• **Aim of the task**
Give back only the lines in the records below from the one with "Segmented cell region on a black background." to the one with "Locate every leukocyte (white blood cell).", both inclusive, word for word.

• **Data listing**
☆ ☆ ☆ ☆ ☆ ☆ ☆
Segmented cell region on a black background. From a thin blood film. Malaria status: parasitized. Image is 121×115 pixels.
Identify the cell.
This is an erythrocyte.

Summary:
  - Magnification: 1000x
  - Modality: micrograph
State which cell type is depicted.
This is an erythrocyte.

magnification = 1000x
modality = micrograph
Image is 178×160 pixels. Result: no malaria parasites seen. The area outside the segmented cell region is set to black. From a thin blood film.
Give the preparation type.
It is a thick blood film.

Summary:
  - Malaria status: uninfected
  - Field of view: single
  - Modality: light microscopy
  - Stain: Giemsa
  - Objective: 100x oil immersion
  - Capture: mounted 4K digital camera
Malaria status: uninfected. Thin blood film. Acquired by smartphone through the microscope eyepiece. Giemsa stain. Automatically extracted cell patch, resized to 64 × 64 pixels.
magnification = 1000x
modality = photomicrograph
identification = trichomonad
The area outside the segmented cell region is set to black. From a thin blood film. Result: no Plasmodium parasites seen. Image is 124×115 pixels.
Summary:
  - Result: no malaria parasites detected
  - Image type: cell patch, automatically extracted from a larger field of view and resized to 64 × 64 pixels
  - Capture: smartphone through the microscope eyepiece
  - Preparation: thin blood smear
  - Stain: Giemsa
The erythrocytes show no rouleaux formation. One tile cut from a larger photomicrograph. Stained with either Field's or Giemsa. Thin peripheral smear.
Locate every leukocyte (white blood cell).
☆ ☆ ☆ ☆ ☆ ☆ ☆
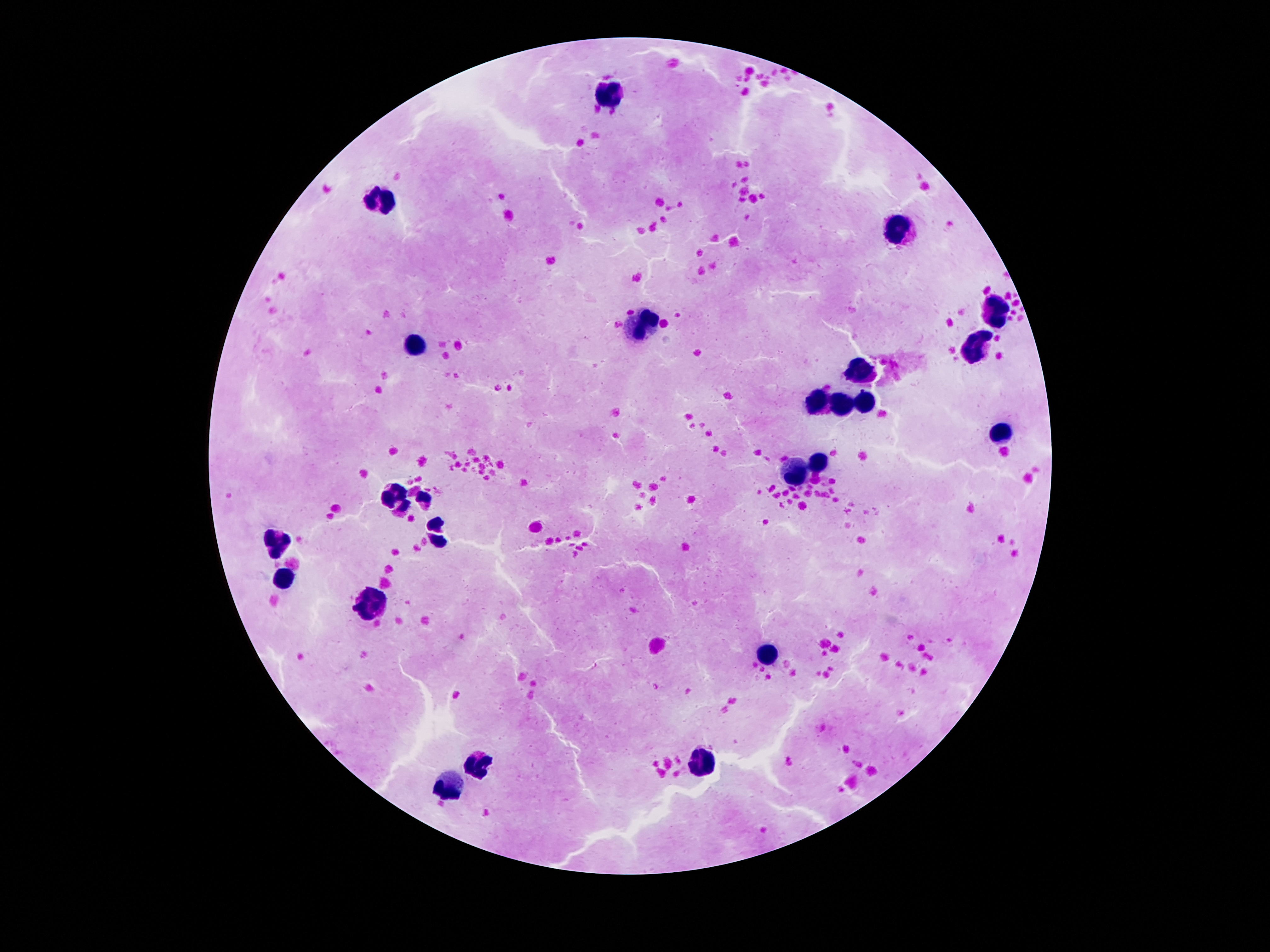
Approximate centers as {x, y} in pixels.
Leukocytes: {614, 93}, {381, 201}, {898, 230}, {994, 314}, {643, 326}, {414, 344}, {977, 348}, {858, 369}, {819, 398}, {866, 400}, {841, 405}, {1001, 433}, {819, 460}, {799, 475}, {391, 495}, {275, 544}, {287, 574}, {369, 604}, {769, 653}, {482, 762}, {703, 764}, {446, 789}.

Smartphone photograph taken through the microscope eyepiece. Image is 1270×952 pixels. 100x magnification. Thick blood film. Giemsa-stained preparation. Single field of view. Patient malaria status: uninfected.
☆ ☆ ☆ ☆ ☆ ☆ ☆
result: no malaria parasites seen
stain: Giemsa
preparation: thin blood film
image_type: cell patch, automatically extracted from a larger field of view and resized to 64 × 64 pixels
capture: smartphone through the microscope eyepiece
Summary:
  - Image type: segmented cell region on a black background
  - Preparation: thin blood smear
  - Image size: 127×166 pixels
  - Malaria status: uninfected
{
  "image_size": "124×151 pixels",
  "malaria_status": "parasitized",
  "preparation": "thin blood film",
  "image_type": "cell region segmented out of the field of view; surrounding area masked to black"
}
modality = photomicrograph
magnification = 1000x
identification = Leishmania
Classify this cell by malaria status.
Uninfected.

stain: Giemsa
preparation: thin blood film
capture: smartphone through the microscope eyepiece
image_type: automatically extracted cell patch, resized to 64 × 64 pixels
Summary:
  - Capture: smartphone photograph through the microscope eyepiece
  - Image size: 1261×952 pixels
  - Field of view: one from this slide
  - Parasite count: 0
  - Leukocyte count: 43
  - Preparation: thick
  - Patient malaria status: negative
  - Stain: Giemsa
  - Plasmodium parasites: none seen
☆ ☆ ☆ ☆ ☆ ☆ ☆
• **Result for this task**
Segmented cell region on a black background. From a thin blood film. Malaria status: parasitized. Image is 121×115 pixels.
Identify the cell.
This is an erythrocyte.

Summary:
  - Magnification: 1000x
  - Modality: micrograph
State which cell type is depicted.
This is an erythrocyte.

magnification = 1000x
modality = micrograph
Image is 178×160 pixels. Result: no malaria parasites seen. The area outside the segmented cell region is set to black. From a thin blood film.
Give the preparation type.
It is a thick blood film.

Summary:
  - Malaria status: uninfected
  - Field of view: single
  - Modality: light microscopy
  - Stain: Giemsa
  - Objective: 100x oil immersion
  - Capture: mounted 4K digital camera
Malaria status: uninfected. Thin blood film. Acquired by smartphone through the microscope eyepiece. Giemsa stain. Automatically extracted cell patch, resized to 64 × 64 pixels.
magnification = 1000x
modality = photomicrograph
identification = trichomonad
The area outside the segmented cell region is set to black. From a thin blood film. Result: no Plasmodium parasites seen. Image is 124×115 pixels.
Summary:
  - Result: no malaria parasites detected
  - Image type: cell patch, automatically extracted from a larger field of view and resized to 64 × 64 pixels
  - Capture: smartphone through the microscope eyepiece
  - Preparation: thin blood smear
  - Stain: Giemsa
The erythrocytes show no rouleaux formation. One tile cut from a larger photomicrograph. Stained with either Field's or Giemsa. Thin peripheral smear.
Locate every leukocyte (white blood cell).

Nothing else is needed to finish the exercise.